Copy the material below word for word, leaving out the pictures.

+ + +

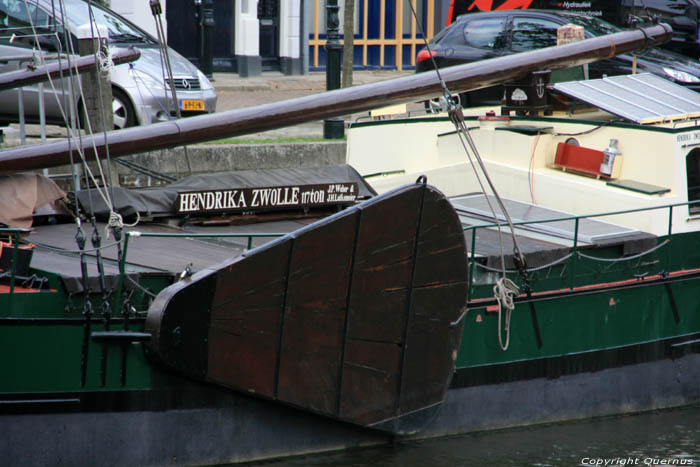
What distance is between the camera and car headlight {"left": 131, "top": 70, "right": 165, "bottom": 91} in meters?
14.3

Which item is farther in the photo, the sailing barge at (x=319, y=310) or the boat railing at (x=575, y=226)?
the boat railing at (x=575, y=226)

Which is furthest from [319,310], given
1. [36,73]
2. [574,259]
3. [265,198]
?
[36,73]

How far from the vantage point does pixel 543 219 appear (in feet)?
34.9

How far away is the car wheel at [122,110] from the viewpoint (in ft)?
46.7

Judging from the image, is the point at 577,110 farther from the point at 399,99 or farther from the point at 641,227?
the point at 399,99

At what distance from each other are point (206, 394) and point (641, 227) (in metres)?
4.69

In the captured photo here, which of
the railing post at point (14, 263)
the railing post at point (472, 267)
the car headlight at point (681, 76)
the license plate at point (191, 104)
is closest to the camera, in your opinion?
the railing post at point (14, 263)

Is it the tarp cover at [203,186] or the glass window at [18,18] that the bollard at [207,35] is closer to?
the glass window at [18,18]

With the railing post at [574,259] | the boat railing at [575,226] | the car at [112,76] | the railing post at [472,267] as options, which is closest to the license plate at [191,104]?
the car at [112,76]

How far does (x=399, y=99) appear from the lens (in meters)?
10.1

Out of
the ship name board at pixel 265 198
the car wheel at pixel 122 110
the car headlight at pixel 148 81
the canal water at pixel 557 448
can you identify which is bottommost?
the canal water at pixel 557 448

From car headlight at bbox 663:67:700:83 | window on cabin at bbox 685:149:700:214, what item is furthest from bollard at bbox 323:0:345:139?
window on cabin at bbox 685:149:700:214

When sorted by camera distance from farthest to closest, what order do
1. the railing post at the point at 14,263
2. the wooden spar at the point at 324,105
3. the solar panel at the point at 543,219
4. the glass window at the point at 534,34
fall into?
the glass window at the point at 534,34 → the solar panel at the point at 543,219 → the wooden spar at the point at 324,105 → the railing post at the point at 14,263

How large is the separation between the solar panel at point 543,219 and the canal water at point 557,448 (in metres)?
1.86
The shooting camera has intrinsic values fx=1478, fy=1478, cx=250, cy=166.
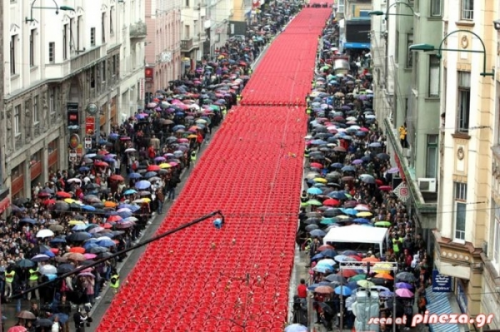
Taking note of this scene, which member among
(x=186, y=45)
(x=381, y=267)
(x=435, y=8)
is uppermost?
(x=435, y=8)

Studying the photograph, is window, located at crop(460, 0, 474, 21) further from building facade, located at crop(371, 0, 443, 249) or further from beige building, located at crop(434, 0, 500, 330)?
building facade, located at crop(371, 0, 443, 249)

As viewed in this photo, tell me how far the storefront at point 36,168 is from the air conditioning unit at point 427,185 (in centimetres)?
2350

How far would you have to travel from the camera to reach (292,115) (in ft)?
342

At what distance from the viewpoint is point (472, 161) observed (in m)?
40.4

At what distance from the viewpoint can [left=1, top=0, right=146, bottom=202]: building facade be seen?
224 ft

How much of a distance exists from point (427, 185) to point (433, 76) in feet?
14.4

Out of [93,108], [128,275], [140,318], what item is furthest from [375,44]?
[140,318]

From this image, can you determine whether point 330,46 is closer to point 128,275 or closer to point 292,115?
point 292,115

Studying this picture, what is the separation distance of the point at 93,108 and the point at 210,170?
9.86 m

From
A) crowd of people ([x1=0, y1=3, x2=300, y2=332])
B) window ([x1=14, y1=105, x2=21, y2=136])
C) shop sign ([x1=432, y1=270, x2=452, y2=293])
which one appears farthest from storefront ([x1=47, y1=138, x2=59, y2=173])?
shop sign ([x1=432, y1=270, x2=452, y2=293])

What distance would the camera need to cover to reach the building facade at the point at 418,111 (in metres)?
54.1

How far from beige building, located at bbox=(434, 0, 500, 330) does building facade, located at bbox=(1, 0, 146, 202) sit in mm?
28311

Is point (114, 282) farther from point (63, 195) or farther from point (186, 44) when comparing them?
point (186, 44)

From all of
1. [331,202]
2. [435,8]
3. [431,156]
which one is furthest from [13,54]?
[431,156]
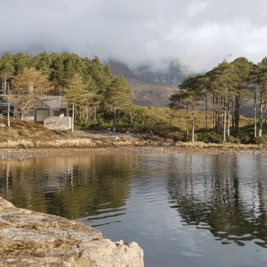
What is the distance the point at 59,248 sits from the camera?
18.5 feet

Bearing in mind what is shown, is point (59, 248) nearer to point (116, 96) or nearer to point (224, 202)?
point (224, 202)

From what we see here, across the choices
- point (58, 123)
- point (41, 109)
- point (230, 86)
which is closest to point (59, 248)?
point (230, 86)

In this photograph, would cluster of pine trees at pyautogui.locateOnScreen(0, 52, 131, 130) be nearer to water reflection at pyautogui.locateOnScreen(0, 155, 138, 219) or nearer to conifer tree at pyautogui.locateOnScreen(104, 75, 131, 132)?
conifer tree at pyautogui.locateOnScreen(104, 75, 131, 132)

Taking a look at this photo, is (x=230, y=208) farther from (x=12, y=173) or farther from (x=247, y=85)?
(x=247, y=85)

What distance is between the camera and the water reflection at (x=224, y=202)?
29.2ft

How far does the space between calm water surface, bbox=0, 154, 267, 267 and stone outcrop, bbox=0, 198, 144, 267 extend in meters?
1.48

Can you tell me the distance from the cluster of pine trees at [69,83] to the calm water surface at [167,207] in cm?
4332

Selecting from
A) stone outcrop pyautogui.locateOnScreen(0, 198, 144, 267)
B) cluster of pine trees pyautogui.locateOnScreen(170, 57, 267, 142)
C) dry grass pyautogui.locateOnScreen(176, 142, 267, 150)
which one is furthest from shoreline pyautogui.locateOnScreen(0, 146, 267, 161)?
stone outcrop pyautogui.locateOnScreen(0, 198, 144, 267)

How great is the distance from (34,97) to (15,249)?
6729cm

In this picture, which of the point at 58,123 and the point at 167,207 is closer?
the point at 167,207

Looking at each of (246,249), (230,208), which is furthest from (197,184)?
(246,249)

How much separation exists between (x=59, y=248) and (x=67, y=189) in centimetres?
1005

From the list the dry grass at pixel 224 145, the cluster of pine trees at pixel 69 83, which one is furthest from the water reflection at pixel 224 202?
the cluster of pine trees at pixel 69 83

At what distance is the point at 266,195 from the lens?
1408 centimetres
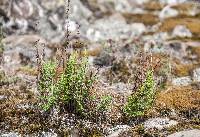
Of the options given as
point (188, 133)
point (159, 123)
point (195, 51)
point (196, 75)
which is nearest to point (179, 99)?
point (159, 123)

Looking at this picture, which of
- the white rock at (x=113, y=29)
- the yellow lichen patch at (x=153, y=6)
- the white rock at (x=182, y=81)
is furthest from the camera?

+ + +

• _Task solution_
What distance is between the camera and car headlight {"left": 131, "top": 70, "right": 165, "bottom": 91} in meters?
14.3

Which item is farther in the photo, the sailing barge at (x=319, y=310) or the boat railing at (x=575, y=226)?
the boat railing at (x=575, y=226)

Which is furthest from [319,310], given
1. [36,73]
2. [574,259]
3. [265,198]
?
[36,73]

How far from the vantage point does pixel 543 219 appear (in feet)?
34.9

How far away is the car wheel at [122,110] from the viewpoint (in ft)?
46.7

Judging from the image, is the point at 577,110 farther from the point at 399,99 or farther from the point at 641,227?
the point at 399,99

At what distance from each other are point (206, 394) and point (641, 227) (in metres)?
4.69

In the captured photo here, which of
the railing post at point (14, 263)
the railing post at point (472, 267)
the car headlight at point (681, 76)
the license plate at point (191, 104)
is closest to the camera, in your opinion?
the railing post at point (14, 263)

Is it the tarp cover at [203,186] or the glass window at [18,18] that the bollard at [207,35] is closer to?
the glass window at [18,18]

With the railing post at [574,259] | the boat railing at [575,226] | the car at [112,76] | the railing post at [472,267] as options, which is closest to the license plate at [191,104]?
the car at [112,76]

How far does (x=399, y=99) appear from the lens (in meters)?
10.1

Out of
the ship name board at pixel 265 198
the car wheel at pixel 122 110
the car headlight at pixel 148 81
the canal water at pixel 557 448
can you identify which is bottommost?
the canal water at pixel 557 448

From car headlight at bbox 663:67:700:83 | window on cabin at bbox 685:149:700:214, what item is furthest from bollard at bbox 323:0:345:139?
window on cabin at bbox 685:149:700:214

When sorted by camera distance from farthest to closest, what order do
1. the railing post at the point at 14,263
2. the wooden spar at the point at 324,105
3. the solar panel at the point at 543,219
4. the glass window at the point at 534,34
fall into?
the glass window at the point at 534,34 → the solar panel at the point at 543,219 → the wooden spar at the point at 324,105 → the railing post at the point at 14,263

How large is the separation between the solar panel at point 543,219 and the canal water at point 557,448 (in metres)?
1.86
The shooting camera has intrinsic values fx=1478, fy=1478, cx=250, cy=166.
Taking note of this scene, which member among
(x=186, y=45)
(x=381, y=267)
(x=435, y=8)
is uppermost?
(x=435, y=8)

Studying the photograph, is window, located at crop(460, 0, 474, 21) further from building facade, located at crop(371, 0, 443, 249) or further from beige building, located at crop(434, 0, 500, 330)?
building facade, located at crop(371, 0, 443, 249)

As viewed in this photo, tell me how far the storefront at point 36,168 is from the air conditioning unit at point 427,185 (in centimetres)?
2350

How far would you have to travel from the camera to reach (292,115) (in ft)?
342

At what distance from the viewpoint is point (472, 161) observed (in m)?
40.4

At what distance from the viewpoint can [left=1, top=0, right=146, bottom=202]: building facade be seen?
224 ft

How much of a distance exists from point (427, 185) to point (433, 76) in feet?
14.4

Out of [93,108], [128,275], [140,318], what item is furthest from [375,44]?
[140,318]

From this image, can you determine whether point 330,46 is closer to point 128,275 or closer to point 292,115?
point 292,115

Studying this picture, what is the separation distance of the point at 93,108 and the point at 210,170?
9.86 m

From
A) crowd of people ([x1=0, y1=3, x2=300, y2=332])
B) window ([x1=14, y1=105, x2=21, y2=136])
C) shop sign ([x1=432, y1=270, x2=452, y2=293])
which one appears farthest from storefront ([x1=47, y1=138, x2=59, y2=173])?
shop sign ([x1=432, y1=270, x2=452, y2=293])

What distance would the camera need to cover to reach the building facade at the point at 418,111 (in metres)?
54.1

How far from beige building, located at bbox=(434, 0, 500, 330) does building facade, located at bbox=(1, 0, 146, 202) sit in mm?
28311

Is point (114, 282) farther from point (63, 195) or farther from point (186, 44) when comparing them?
point (186, 44)

From all of
1. [331,202]
2. [435,8]
3. [431,156]
which one is furthest from [13,54]?
[431,156]
What is the distance the point at 59,248 sits from the camera?
18.5 feet

Bearing in mind what is shown, is point (59, 248) nearer to point (116, 96) or nearer to point (224, 202)?
point (224, 202)

From what we see here, across the choices
- point (58, 123)
- point (41, 109)
- point (230, 86)
which is closest to point (59, 248)?
point (230, 86)

In this photograph, would cluster of pine trees at pyautogui.locateOnScreen(0, 52, 131, 130) be nearer to water reflection at pyautogui.locateOnScreen(0, 155, 138, 219) or nearer to conifer tree at pyautogui.locateOnScreen(104, 75, 131, 132)?
conifer tree at pyautogui.locateOnScreen(104, 75, 131, 132)

Taking a look at this photo, is (x=230, y=208) farther from (x=12, y=173) or farther from (x=247, y=85)?
(x=247, y=85)

What distance is between the camera and the water reflection at (x=224, y=202)?
29.2ft

How far does the space between calm water surface, bbox=0, 154, 267, 267 and stone outcrop, bbox=0, 198, 144, 267 extend in meters?
1.48

Can you tell me the distance from the cluster of pine trees at [69,83] to the calm water surface at [167,207] in cm?
4332

Selecting from
A) stone outcrop pyautogui.locateOnScreen(0, 198, 144, 267)
B) cluster of pine trees pyautogui.locateOnScreen(170, 57, 267, 142)
C) dry grass pyautogui.locateOnScreen(176, 142, 267, 150)
which one is furthest from shoreline pyautogui.locateOnScreen(0, 146, 267, 161)?
stone outcrop pyautogui.locateOnScreen(0, 198, 144, 267)

How great is the distance from (34,97) to (15,249)?
6729cm

In this picture, which of the point at 58,123 and the point at 167,207 is closer?
the point at 167,207

Looking at each of (246,249), (230,208), which is furthest from (197,184)?
(246,249)

How much separation exists between (x=59, y=248) and (x=67, y=189) in centimetres?
1005

From the list the dry grass at pixel 224 145, the cluster of pine trees at pixel 69 83, which one is furthest from the water reflection at pixel 224 202?
the cluster of pine trees at pixel 69 83

At what distance is the point at 266,195 from the lens?
1408 centimetres
Of the options given as
point (188, 133)
point (159, 123)
point (195, 51)
point (196, 75)
which is nearest to point (179, 99)?
point (159, 123)

Looking at this picture, which of
- the white rock at (x=113, y=29)
- the yellow lichen patch at (x=153, y=6)
- the white rock at (x=182, y=81)
is furthest from the camera?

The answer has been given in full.